** START INPUT MATERIAL **

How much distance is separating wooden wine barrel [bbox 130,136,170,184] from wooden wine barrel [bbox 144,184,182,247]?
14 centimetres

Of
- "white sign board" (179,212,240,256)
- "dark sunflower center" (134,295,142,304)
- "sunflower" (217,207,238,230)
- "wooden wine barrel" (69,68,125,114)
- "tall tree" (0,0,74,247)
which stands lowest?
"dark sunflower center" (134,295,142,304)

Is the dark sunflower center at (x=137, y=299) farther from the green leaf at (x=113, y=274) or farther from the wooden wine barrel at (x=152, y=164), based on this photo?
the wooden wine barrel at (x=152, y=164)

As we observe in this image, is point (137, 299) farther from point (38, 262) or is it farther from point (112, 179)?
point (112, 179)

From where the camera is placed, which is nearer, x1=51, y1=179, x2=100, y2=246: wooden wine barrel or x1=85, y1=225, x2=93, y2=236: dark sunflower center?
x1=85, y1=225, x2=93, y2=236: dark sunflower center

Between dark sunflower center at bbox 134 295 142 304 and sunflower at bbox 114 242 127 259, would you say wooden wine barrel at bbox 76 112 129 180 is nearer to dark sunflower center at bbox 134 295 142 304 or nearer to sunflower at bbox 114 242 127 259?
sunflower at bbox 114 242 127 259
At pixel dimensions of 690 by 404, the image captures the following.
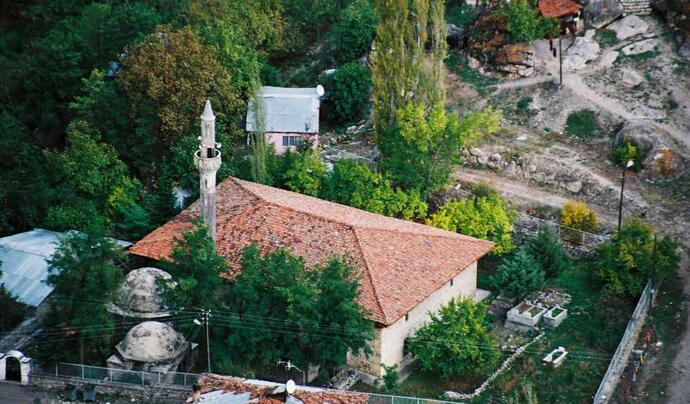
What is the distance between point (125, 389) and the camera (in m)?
52.4

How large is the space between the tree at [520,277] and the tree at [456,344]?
4755 millimetres

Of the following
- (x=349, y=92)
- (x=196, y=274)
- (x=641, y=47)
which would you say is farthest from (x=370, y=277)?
(x=641, y=47)

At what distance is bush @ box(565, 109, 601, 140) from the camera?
234 ft

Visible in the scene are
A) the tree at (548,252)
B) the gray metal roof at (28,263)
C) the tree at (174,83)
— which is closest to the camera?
the gray metal roof at (28,263)

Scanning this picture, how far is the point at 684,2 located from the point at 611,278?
22005 millimetres

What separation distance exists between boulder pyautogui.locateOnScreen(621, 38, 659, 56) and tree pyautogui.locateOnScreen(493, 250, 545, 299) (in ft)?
64.8

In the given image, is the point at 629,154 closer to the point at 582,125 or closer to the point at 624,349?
the point at 582,125

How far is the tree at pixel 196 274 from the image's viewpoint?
176ft

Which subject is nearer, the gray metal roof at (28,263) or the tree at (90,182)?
the gray metal roof at (28,263)

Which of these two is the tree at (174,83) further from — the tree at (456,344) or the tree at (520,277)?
the tree at (456,344)

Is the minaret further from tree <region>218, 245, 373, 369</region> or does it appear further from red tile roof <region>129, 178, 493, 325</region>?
tree <region>218, 245, 373, 369</region>

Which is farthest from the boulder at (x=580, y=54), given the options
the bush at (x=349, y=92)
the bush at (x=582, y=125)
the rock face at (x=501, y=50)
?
the bush at (x=349, y=92)

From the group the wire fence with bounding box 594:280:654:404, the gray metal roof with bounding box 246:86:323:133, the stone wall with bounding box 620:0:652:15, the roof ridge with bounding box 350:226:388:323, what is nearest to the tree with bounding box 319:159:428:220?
the gray metal roof with bounding box 246:86:323:133

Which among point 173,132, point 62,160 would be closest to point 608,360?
point 173,132
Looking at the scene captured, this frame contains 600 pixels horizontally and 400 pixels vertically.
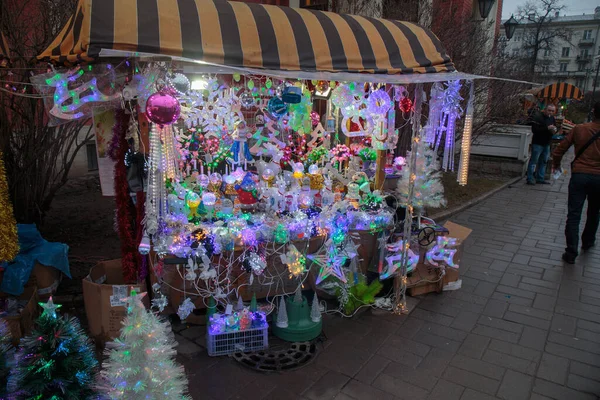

** END INPUT MATERIAL **

#### PROBLEM REQUIREMENTS
Arrange every line of the material above as a Markdown table with the columns "Row" and "Line," numbering the rows and skipping blank lines. Leave the pictures out of the table.

#### THE OUTPUT
| Row | Line |
|---|---|
| 1 | How much distance is separating wooden wine barrel [bbox 130,136,170,184] from wooden wine barrel [bbox 144,184,182,247]? |
| 2 | 14 centimetres |
| 3 | Of |
| 4 | - "white sign board" (179,212,240,256) |
| 5 | - "dark sunflower center" (134,295,142,304) |
| 6 | - "sunflower" (217,207,238,230) |
| 7 | - "wooden wine barrel" (69,68,125,114) |
| 8 | - "tall tree" (0,0,74,247) |
| 9 | which stands lowest? |
| 10 | "dark sunflower center" (134,295,142,304) |
| 11 | Is the dark sunflower center at (x=137, y=299) farther from the green leaf at (x=113, y=274) or farther from the wooden wine barrel at (x=152, y=164), based on this photo? |
| 12 | the wooden wine barrel at (x=152, y=164) |
| 13 | As we observe in this image, is point (137, 299) farther from point (38, 262) or is it farther from point (112, 179)? |
| 14 | point (112, 179) |
| 15 | From where the camera is placed, which is nearer, x1=51, y1=179, x2=100, y2=246: wooden wine barrel or x1=85, y1=225, x2=93, y2=236: dark sunflower center? |
| 16 | x1=85, y1=225, x2=93, y2=236: dark sunflower center |
| 17 | Between dark sunflower center at bbox 134 295 142 304 and sunflower at bbox 114 242 127 259, would you say wooden wine barrel at bbox 76 112 129 180 is nearer to dark sunflower center at bbox 134 295 142 304 or nearer to sunflower at bbox 114 242 127 259? |
| 18 | sunflower at bbox 114 242 127 259 |
| 19 | At pixel dimensions of 690 by 404, the image captures the following. |
| 20 | What is the distance between point (125, 389) and the camera (in m)? |
| 21 | 52.4 |
| 22 | How large is the space between the tree at [520,277] and the tree at [456,344]? |
| 23 | 4755 millimetres |
| 24 | Of the following |
| 25 | - (x=349, y=92) |
| 26 | - (x=196, y=274) |
| 27 | - (x=641, y=47) |
| 28 | which would you say is farthest from (x=370, y=277)? |
| 29 | (x=641, y=47) |
| 30 | At what distance is bush @ box(565, 109, 601, 140) from the camera? |
| 31 | 234 ft |
| 32 | Visible in the scene are |
| 33 | A) the tree at (548,252) |
| 34 | B) the gray metal roof at (28,263) |
| 35 | C) the tree at (174,83) |
| 36 | — which is closest to the camera? |
| 37 | the gray metal roof at (28,263) |
| 38 | Scanning this picture, how far is the point at 684,2 located from the point at 611,278? |
| 39 | 22005 millimetres |
| 40 | What separation distance exists between boulder pyautogui.locateOnScreen(621, 38, 659, 56) and tree pyautogui.locateOnScreen(493, 250, 545, 299) (in ft)? |
| 41 | 64.8 |
| 42 | In the given image, is the point at 629,154 closer to the point at 582,125 or closer to the point at 624,349? |
| 43 | the point at 582,125 |
| 44 | How far is the tree at pixel 196 274 from the image's viewpoint? |
| 45 | 176ft |
| 46 | Which subject is nearer, the gray metal roof at (28,263) or the tree at (90,182)? |
| 47 | the gray metal roof at (28,263) |
| 48 | Which of these two is the tree at (174,83) further from — the tree at (456,344) or the tree at (520,277)? |
| 49 | the tree at (456,344) |
| 50 | Is the minaret further from tree <region>218, 245, 373, 369</region> or does it appear further from red tile roof <region>129, 178, 493, 325</region>? |
| 51 | tree <region>218, 245, 373, 369</region> |
| 52 | Which is farthest from the boulder at (x=580, y=54), given the options |
| 53 | the bush at (x=349, y=92) |
| 54 | the bush at (x=582, y=125) |
| 55 | the rock face at (x=501, y=50) |
| 56 | ? |
| 57 | the bush at (x=349, y=92) |
| 58 | From the group the wire fence with bounding box 594:280:654:404, the gray metal roof with bounding box 246:86:323:133, the stone wall with bounding box 620:0:652:15, the roof ridge with bounding box 350:226:388:323, what is nearest to the tree with bounding box 319:159:428:220? |
| 59 | the gray metal roof with bounding box 246:86:323:133 |
| 60 | Which among point 173,132, point 62,160 would be closest to point 608,360? |
| 61 | point 173,132 |
| 62 | Looking at the scene captured, this frame contains 600 pixels horizontally and 400 pixels vertically. |